*WHAT TO DO*.
**1.** Reproduce the passage of the Mastercard earnings article between "For the quarter ending Sept. 30, Mastercard" and "estimate of $1.15.", inclusive.
**2.** Answer these questions from the Mastercard earnings article.
(a) What earnings per share did Mastercard report for the quarter ending Sept. 30?
(b) Who is Mastercard's CEO?
(c) Into which stages has Mastercard divided coronavirus recovery?

*TEXT UNDER STUDY*.
┌──

A rare miss for Mastercard as COVID-19 recovery drags on
Even as consumers shift more spending away from cash and the market for personal travel picks up, the coronavirus pandemic is still exerting a heavy toll on Mastercard's consumer and corporate spending.
For the quarter ending Sept. 30, Mastercard reported earnings of $1.60 per share, or below the Zacks Consensus estimate of $1.65 per share. Such a miss is rare for Mastercard; in the prior quarter, the Purchase, N.Y.-based card network reported earnings of $1.36 per share, which was well above the Zacks estimate of $1.15.
“We remain focused on the things we can control, such as investing in the business for the longer term and focusing on managing expenses,” said Ajay Banga, Mastercard’s CEO, during Wednesday’s earnings call. “Overall, we see signs of improvement. We aren't out of the woods yet, the progress through the phases of recovery may not be linear, it will take time.”
Mastercard also reported revenue of $3.84 billion for the quarter ending Sept. 30, missing the Zacks estimate by 2.6%. It’s also below Mastercard’s prior year revenue of $4.47 billion for the same quarter. Mastercard did not provide forward guidance for earnings.
Mastercard has divided the stages of coronavirus recovery into containment, stabilization, normalizing and growth. Most markets are in the normalizing phase, Banga said. Revenue is up 3% from the prior quarter and payment growth in October has been steady, Mastercard reported, adding that payment volumes outside of travel and entertainment are similar to before the pandemic. Travel and entertainment will likely not recover until there is a vaccine or other medical solution widely available, likely not until early 2022, Mastercard reported.
Personal travel will come back faster due to pent up demand, the card brand projected, adding Mastercard's primary exposure in travel is domestic and business trips.

└──

*INFORMATION GIVEN*.
┌──

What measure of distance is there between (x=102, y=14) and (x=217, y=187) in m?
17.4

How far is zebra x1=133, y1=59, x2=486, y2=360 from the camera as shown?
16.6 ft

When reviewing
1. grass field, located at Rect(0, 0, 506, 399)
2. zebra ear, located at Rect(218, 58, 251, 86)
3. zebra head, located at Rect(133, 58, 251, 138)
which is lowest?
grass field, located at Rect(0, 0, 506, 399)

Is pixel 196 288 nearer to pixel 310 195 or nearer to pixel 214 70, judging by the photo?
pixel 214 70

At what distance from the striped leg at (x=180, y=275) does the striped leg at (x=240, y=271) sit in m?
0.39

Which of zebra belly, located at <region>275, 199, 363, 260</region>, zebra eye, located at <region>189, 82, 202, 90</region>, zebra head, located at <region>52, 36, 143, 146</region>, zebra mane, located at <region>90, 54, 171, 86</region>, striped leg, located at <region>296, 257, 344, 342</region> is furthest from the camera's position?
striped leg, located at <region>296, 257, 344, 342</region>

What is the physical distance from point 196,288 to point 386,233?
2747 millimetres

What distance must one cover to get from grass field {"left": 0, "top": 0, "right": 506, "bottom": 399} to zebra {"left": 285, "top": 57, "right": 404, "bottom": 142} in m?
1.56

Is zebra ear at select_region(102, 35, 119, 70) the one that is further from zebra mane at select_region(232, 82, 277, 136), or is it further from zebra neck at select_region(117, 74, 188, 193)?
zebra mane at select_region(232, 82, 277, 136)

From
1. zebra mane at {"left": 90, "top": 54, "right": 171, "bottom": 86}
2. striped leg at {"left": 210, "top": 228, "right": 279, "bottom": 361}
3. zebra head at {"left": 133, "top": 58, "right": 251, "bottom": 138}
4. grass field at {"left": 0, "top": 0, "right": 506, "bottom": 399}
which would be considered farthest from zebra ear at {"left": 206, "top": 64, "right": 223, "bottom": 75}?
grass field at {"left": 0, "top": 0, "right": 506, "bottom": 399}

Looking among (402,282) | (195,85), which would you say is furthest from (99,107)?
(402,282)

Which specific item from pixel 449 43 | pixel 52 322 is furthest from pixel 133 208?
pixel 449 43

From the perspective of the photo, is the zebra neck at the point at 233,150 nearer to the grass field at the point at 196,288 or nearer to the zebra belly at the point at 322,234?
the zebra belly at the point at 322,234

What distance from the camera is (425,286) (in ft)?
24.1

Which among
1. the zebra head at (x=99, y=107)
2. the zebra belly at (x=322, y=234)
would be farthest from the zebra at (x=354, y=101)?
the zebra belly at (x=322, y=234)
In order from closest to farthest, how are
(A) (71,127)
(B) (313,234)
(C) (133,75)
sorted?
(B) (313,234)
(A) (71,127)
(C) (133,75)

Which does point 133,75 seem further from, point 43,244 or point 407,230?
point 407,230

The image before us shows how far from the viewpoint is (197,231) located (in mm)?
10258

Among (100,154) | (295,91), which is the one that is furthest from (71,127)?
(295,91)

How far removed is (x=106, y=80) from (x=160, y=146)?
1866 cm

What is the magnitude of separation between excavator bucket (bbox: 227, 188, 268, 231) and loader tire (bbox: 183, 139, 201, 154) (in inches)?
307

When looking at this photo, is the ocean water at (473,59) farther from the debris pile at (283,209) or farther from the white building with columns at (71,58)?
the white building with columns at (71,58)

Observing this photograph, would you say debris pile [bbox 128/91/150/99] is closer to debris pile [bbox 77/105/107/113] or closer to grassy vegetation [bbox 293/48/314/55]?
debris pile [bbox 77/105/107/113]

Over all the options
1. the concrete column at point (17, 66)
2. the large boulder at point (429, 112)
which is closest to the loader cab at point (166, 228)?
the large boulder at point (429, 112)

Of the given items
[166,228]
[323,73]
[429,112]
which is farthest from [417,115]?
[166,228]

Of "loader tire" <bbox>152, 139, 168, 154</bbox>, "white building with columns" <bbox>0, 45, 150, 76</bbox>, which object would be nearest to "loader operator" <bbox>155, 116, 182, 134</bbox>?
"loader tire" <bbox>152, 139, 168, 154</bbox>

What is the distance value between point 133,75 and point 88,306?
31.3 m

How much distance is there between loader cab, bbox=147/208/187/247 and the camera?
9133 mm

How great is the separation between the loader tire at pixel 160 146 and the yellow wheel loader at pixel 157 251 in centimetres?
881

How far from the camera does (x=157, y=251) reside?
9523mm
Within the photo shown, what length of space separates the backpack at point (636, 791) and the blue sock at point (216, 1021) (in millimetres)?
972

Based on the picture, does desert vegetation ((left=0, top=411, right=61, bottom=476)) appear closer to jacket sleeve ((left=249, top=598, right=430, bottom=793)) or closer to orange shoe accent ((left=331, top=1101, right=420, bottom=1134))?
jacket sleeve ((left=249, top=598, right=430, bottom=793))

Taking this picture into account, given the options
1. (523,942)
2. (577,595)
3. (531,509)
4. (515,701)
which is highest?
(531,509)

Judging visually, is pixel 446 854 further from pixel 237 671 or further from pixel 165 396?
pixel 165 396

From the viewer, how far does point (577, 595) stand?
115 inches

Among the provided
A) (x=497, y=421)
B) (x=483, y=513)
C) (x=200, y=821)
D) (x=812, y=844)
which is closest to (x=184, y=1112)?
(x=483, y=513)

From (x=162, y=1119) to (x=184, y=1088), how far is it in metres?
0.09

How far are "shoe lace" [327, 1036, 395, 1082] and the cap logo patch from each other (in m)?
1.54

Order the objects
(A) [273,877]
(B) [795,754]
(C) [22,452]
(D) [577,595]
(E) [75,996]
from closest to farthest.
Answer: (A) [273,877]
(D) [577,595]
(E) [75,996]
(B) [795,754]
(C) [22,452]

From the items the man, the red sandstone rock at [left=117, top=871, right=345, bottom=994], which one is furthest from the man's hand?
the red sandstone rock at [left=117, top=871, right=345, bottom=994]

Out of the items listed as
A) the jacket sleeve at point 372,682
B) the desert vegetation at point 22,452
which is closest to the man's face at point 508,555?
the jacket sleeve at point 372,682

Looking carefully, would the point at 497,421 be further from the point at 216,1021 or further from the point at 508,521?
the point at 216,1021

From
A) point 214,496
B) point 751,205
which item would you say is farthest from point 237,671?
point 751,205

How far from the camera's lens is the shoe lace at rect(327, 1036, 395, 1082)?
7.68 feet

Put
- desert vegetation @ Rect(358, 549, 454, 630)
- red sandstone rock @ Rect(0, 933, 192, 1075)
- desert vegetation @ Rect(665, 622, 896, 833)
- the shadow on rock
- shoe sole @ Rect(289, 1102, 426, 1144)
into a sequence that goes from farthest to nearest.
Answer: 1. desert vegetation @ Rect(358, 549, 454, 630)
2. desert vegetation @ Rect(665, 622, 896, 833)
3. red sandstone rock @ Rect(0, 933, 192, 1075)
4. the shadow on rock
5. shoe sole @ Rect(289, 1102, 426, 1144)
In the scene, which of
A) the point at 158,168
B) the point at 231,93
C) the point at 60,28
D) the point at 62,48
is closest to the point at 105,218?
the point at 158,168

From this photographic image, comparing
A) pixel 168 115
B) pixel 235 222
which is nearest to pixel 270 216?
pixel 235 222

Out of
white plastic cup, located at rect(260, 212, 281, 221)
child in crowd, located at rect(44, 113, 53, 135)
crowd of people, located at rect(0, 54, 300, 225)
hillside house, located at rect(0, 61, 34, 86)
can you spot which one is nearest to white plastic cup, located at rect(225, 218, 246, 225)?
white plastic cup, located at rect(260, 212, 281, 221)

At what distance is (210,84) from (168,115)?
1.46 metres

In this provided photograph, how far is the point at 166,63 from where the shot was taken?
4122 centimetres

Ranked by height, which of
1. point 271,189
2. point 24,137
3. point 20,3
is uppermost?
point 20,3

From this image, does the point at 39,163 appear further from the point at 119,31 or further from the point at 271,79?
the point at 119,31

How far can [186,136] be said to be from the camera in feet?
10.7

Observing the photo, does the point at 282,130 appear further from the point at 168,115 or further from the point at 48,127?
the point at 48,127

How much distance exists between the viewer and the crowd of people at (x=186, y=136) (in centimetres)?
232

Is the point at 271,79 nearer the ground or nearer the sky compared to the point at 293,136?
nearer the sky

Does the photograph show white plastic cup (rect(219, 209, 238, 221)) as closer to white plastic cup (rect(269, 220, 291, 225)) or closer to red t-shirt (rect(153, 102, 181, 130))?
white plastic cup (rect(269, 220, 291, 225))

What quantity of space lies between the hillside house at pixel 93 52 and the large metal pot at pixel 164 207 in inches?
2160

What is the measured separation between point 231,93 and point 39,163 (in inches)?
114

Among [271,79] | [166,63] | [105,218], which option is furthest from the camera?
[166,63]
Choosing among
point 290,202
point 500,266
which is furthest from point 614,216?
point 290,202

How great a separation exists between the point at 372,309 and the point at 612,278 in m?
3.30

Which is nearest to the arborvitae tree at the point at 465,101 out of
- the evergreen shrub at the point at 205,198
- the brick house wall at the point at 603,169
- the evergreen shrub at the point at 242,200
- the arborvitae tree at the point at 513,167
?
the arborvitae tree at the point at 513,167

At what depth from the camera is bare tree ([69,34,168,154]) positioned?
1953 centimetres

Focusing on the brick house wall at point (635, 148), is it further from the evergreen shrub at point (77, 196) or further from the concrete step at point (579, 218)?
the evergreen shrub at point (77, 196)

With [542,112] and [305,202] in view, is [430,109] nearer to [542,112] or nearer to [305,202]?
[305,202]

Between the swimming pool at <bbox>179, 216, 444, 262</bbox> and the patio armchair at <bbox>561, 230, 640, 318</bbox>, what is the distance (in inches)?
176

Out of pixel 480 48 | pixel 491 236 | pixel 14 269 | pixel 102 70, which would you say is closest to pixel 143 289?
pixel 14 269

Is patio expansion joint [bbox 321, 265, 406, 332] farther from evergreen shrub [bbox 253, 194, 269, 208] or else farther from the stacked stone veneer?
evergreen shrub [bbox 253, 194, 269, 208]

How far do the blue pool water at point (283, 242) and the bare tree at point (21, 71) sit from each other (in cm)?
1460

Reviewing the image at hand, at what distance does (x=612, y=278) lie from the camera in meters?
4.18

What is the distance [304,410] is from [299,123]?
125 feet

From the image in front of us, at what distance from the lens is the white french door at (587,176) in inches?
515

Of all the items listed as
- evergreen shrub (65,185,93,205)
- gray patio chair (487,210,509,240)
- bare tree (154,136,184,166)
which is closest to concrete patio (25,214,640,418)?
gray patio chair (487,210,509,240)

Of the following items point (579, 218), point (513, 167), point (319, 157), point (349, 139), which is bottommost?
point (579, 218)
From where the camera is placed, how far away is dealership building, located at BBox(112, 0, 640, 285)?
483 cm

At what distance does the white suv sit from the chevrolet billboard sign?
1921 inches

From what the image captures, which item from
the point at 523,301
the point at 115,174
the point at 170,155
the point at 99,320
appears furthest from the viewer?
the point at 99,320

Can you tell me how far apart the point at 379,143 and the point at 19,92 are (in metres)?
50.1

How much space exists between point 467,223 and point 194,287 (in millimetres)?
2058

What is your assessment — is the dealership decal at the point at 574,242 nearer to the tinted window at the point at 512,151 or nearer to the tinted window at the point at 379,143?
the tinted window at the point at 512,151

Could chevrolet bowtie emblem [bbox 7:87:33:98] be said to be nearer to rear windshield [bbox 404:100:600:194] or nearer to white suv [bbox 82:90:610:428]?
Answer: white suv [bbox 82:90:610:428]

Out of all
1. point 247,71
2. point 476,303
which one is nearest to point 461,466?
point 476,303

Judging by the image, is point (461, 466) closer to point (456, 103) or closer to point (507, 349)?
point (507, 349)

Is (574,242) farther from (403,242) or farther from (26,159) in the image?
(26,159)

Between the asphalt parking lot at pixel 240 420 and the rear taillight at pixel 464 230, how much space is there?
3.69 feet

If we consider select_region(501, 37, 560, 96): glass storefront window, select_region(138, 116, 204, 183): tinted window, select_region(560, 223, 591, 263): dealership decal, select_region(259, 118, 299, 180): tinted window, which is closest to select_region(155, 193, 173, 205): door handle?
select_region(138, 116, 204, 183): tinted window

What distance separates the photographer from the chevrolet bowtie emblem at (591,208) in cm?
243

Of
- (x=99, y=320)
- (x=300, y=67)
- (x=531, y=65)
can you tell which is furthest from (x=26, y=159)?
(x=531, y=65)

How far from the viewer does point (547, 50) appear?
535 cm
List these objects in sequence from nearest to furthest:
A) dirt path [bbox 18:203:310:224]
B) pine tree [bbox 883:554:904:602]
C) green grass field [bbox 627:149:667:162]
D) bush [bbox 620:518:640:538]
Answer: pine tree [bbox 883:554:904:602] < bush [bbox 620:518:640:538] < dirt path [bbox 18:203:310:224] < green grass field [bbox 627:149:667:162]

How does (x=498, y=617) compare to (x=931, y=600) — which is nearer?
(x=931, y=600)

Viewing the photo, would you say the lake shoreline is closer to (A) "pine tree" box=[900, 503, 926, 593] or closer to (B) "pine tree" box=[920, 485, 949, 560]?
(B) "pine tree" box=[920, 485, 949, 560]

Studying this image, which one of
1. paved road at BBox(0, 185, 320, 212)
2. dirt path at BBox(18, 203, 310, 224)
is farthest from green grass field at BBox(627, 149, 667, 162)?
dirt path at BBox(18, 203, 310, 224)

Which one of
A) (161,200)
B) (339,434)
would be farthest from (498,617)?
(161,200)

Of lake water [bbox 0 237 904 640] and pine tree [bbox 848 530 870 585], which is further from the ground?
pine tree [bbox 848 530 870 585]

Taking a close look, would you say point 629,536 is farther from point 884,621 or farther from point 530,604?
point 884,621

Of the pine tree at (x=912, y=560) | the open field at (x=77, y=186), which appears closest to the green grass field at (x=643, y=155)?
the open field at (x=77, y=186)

└──

*RESPONSES BY ITEM NUMBER*.
**1.**
For the quarter ending Sept. 30, Mastercard reported earnings of $1.60 per share, or below the Zacks Consensus estimate of $1.65 per share. Such a miss is rare for Mastercard; in the prior quarter, the Purchase, N.Y.-based card network reported earnings of $1.36 per share, which was well above the Zacks estimate of $1.15.

**2.**
(a) $1.60 per share
(b) Ajay Banga
(c) Containment, stabilization, normalizing and growth